··· Page

Mortgage security hedging and the yield curve – includes article about call and extension risk

Julia D. Fernald

The steepening of the yield curve in response to tighter monetary policy this past spring puzzled many market analysts and economists. Most of the explanations of this phenomenon have focused on macroeconomic issues such as market expectations of higher inflation or higher future interest rates. This article offers an additional, markets-based explanation that examines hedging activity–particularly the hedging of mortgage-backed securities–and its effect on the short-run dynamics of the yield curve.

When interest rates rise, both the duration and the expected maturity of a mortgage-backed security (MBS) increase. If market participants seek to counteract the increased price risk in MBSs by taking short positions in similar duration Treasury securities, the increase in MBS duration should cause participants to move their short Treasury positions out the yield curve, effectively increasing the “supply” of long duration Treasuries.

Thus the hedging of mortgage securities in the Treasury market may–in the short run–magnify any increases in long-term rates that accompany policy tightening. To the extent that such hedging activity has become a standard feature of the marketplace in the last few years, it may have permanently altered the short-run dynamics of the yield curve and thus changed the transmission of monetary policy.

RECENT MOVEMENTS IN THE TREASURY YIELD CURVE

Chart 1 highlights several significant movements in the yield curve since the fall of 1993. First, long rates began to rise in October 1993, well before monetary policy tightened. Second, despite little or no observable inflation pressure, the Treasury yield curve did not flatten after policy was tightened: the 125 basis point increase in the federal funds rate from February through May of 1994 was accompanied by a 133 basis point increase in the ten-year Treasury rate. Third, after the change in policy direction in February, the yield curve became more hump-shaped: the two-year Treasury yield rose 175 basis points, but the thirty-year yield increased only 96 basis points.

Although the steepening after February was extreme by historical standards, Cohen and Wenninger (1994) have noted that since the mid-1980s, the short-run responsiveness of long rates to changes in the federal funds rate has increased sharply. A 100 basis point increase in the funds rate caused (on average) only a 15 basis point increase in the ten-year yield in the early 1980s, but a 40 basis point or more increase in the ten-year yield more recently (Chart 2).(1) In other words, when monetary policy is tightened, the yield curve now flattens less. Indeed, in the latest episode, it did not flatten at all.

······
··· Supplied information

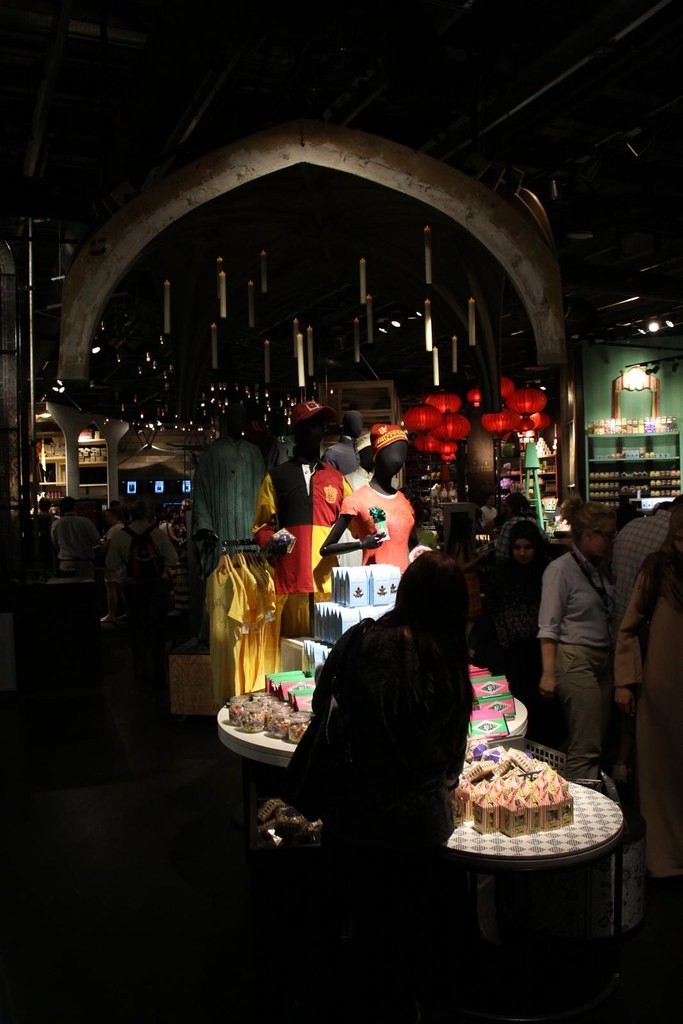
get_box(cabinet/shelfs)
[38,439,107,487]
[403,437,556,543]
[589,463,681,511]
[588,431,683,463]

······

• Tasks and exercises:
1/ Reproduce the stretch of the mortgage-hedging article from "When interest rates" through "of monetary policy.".
2/ Pick up the article on mortgage hedging and the yield curve where it ends and write what comes next.

• Expected answers:
1/
When interest rates rise, both the duration and the expected maturity of a mortgage-backed security (MBS) increase. If market participants seek to counteract the increased price risk in MBSs by taking short positions in similar duration Treasury securities, the increase in MBS duration should cause participants to move their short Treasury positions out the yield curve, effectively increasing the “supply” of long duration Treasuries.

Thus the hedging of mortgage securities in the Treasury market may–in the short run–magnify any increases in long-term rates that accompany policy tightening. To the extent that such hedging activity has become a standard feature of the marketplace in the last few years, it may have permanently altered the short-run dynamics of the yield curve and thus changed the transmission of monetary policy.

2/
Interestingly, the change in yield curve dynamics coincided with large-scale structural changes in financial markets, in particular the development of new financial instruments and the widespread securitization of home mortgages.(2) In 1983, less than 20 percent of the stock of residential mortgage debt was securitized; by 1993, nearly 50 percent was securitized. Increased securitization has led to increased use of mark-to-market accounting of mortgage debt, making owners of mortgage assets more sensitive to short-run rate movements.(3) To the extent that mortgage securitization caused quicker adjustments of mortgage portfolios to changing market conditions and thus brought closer links between mortgage and Treasury markets, it may have contributed to the change in yield curve dynamics.

How MBS Hedging Using Treasuries Could Steepen the Yield Curve

When long-term interest rates rise (because of policy tightening or other factors such as higher expected inflation), households, in aggregate, refinance and prepay their mortgages more slowly. For a typical mortgage pool, slower prepayments mean that the future mortgage principal will be repaid more slowly, thus extending the expected maturity of the MBS and increasing its duration. This is extension risk: slower prepayments increase the sensitivity of MBS prices to rising yields (see “Sensitivity of Ten-Year Treasury Yields to Changes in the Federal Funds Rate”).

Dealers in MBSs and collateralized mortgage obligations (CMOs) hold inventories of these securities, which they attempt to hedge against such extension risk. One common hedging strategy used by dealers is to offset long MBS positions by taking short positions in combinations of Treasuries that approximate the mortgage security’s duration.(4) Thus as rates rise and prepayments fall, dealers must increase the duration of their Treasury hedges to roughly match the increasing duration of their MBS portfolios. For example, a dealer hedging its MBS portfolio with short positions in two- to five-year Treasuries might change to a combination of five- to seven-year Treasuries; a short position in five- to seven-year Treasuries might be changed to a short position in seven- to ten-year securities. (Thirty-year bonds are not generally used to hedge MBSs).

As durations rise and market participants attempt to change their hedges simultaneously, the increase in short positions of long maturity Treasuries should cause their yields to rise by more than the yields of shorter maturity bonds, and the yield curve should steepen. The higher long-term yields could, in turn, reduce refinancing and prepayment rates even further, again increasing MBS duration (and its price sensitivity) and causing additional changes in Treasury hedges. Thus MBS hedging could cause positive feedback or a “multiplier” effect that would further steepen the yield curve.(5)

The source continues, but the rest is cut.